Is Apple TV Following the Disney Woke Playbook?
Activist propaganda is masquerading as entertainment
I’m with Apple for life, I think.
I’m in way too deep with Apple Music to migrate all my lovingly curated playlists over to another provider. I am wedded to my iPhone, I run my consulting firm from my MacBook Pro (on which I’m typing this) and store all my business documents on iCloud.
It was therefore a no brainer to sign up for Apple One, not least because it includes, as part of the package, access to Apple TV. Never having paid for Disney, I watched from the sidelines as others documented its circling of the entertainment drain. Apple seemed okay - I heard complaints about Ted Lasso but had never watched it. I enjoyed Slow Horses and felt it was mostly faithful to the books. Criminal Record was a nuanced, complex drama which was pretty well pulled off. My main complaint to date has been that Apple TV seems to specialise in very slow burn dramas which, particularly when it comes to the sc-fi genre, often appear to be going nowhere.
Recent weeks have caused me to reappraise.
First of all, The Big Cigar caught my eye. Seventies Hollywood meets the Black Panthers. Cue LA pool parties, Kool and the Gang music and afros. But watching the first episode, it quickly became apparent that the series was at best sanitising and at worst glorifying the life of self-acknowledged Marxist revolutionary Huey Newton. The drama portrays him as the unarmed victim of police brutatlity in the 1967 incident that left two police offers wounded and one dead. Although he was ultimately freed after an intitial manslaughter conviction was reversed, there is certainly more uncertainty around Newton’s involvement in the incident than is portrayed in the drama. The following year he took part in another ambush on police following which he was arrested.

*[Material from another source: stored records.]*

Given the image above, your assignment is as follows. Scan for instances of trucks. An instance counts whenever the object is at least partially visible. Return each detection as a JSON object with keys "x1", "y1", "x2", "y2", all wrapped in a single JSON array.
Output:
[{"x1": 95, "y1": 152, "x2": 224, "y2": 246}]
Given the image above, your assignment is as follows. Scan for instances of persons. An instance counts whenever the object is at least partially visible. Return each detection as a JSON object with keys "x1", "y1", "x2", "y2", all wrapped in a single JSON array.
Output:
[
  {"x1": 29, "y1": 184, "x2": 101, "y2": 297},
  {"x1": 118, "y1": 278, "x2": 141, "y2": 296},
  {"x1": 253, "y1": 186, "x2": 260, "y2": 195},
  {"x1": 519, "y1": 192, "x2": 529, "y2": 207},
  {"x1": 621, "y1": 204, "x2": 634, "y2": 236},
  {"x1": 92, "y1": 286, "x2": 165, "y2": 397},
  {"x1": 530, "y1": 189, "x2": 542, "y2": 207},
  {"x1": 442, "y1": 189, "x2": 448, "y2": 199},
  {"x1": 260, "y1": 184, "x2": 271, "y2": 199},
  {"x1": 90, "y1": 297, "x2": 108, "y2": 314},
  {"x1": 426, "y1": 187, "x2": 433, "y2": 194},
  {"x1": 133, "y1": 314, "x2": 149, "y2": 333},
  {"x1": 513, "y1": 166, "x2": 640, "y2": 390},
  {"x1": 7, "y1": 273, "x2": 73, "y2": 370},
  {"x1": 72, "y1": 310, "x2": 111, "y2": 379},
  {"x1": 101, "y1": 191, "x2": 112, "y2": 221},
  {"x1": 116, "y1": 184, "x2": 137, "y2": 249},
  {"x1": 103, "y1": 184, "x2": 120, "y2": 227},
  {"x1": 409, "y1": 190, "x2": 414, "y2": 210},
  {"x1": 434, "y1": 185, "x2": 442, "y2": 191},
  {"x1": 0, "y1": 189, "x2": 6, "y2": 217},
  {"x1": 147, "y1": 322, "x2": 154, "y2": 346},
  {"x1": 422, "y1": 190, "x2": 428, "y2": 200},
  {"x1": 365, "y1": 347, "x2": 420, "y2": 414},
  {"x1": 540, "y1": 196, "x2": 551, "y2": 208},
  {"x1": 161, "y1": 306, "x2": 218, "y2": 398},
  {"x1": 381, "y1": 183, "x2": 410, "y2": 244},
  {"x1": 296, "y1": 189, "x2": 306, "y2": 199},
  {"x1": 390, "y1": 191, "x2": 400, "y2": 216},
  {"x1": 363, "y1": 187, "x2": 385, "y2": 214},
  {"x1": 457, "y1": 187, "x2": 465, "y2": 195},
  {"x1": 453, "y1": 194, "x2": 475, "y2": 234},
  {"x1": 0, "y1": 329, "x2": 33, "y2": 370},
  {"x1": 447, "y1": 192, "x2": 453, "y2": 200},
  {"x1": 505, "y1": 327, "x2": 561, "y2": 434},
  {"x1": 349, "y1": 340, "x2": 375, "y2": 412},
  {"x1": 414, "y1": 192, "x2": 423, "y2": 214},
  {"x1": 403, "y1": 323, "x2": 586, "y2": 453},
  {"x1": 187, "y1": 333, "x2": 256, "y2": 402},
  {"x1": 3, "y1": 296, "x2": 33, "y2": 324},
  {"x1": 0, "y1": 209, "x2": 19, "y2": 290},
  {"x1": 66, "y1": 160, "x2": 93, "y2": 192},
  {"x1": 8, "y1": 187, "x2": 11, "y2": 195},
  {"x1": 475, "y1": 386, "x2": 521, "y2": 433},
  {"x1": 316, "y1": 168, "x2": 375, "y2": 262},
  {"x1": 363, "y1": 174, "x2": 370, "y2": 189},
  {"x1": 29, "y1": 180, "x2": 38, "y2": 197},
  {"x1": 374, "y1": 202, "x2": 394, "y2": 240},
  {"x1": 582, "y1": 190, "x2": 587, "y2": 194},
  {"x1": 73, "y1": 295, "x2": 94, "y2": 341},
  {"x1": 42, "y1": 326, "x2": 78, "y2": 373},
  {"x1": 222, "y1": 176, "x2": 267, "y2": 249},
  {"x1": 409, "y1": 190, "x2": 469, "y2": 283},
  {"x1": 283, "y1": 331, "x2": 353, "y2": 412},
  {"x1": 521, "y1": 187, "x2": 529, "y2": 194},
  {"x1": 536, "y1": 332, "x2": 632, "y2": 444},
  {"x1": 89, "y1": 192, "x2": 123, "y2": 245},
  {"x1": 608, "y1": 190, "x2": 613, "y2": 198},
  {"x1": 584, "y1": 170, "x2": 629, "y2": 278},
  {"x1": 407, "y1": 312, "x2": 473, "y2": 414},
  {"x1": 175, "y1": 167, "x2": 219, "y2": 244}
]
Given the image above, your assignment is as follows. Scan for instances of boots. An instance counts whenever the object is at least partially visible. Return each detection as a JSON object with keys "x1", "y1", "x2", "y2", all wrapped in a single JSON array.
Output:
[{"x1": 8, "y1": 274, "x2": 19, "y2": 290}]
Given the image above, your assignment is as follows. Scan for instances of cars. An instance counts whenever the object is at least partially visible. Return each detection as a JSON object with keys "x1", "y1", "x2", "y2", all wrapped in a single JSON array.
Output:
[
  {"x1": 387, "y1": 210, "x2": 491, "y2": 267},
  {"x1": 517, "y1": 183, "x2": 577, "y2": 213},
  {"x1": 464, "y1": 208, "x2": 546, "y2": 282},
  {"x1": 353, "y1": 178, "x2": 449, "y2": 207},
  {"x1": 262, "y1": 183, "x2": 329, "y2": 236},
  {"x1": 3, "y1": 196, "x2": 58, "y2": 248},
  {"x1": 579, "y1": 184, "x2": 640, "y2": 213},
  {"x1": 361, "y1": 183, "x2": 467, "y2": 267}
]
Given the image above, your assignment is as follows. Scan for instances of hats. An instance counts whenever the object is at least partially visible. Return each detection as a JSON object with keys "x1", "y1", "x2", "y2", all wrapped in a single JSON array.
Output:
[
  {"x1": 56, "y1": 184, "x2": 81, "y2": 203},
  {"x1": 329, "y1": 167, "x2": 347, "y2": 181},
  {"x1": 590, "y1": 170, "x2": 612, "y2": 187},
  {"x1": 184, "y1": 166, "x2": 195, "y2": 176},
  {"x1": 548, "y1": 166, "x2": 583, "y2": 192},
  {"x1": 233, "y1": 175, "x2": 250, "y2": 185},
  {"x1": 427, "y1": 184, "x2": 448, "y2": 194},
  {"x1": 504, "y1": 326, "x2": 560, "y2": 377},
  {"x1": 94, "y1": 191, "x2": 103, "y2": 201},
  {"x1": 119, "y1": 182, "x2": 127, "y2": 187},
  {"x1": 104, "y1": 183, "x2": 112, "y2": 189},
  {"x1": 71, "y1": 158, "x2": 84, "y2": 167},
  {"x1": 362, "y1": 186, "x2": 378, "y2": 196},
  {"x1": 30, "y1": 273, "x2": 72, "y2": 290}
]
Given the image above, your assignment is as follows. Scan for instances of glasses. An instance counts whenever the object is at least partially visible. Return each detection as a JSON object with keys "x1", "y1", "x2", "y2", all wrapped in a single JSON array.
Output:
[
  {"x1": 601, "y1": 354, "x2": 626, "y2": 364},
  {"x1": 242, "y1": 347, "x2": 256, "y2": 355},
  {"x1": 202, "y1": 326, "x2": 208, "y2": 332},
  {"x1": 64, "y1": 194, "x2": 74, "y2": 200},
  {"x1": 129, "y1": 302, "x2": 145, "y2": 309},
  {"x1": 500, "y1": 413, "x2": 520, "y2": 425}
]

Newton was, as a matter of historical record, a violent revolutionary and incited violence on the police in his writing:
“When the masses hear that a gestapo policeman has been executed while sipping coffee at a counter, and the revolutionary executioner fled without being traced, the masses will see the validity of this type of approach to resistance.”
I bailed after watching episode 1 of The Big Cigar.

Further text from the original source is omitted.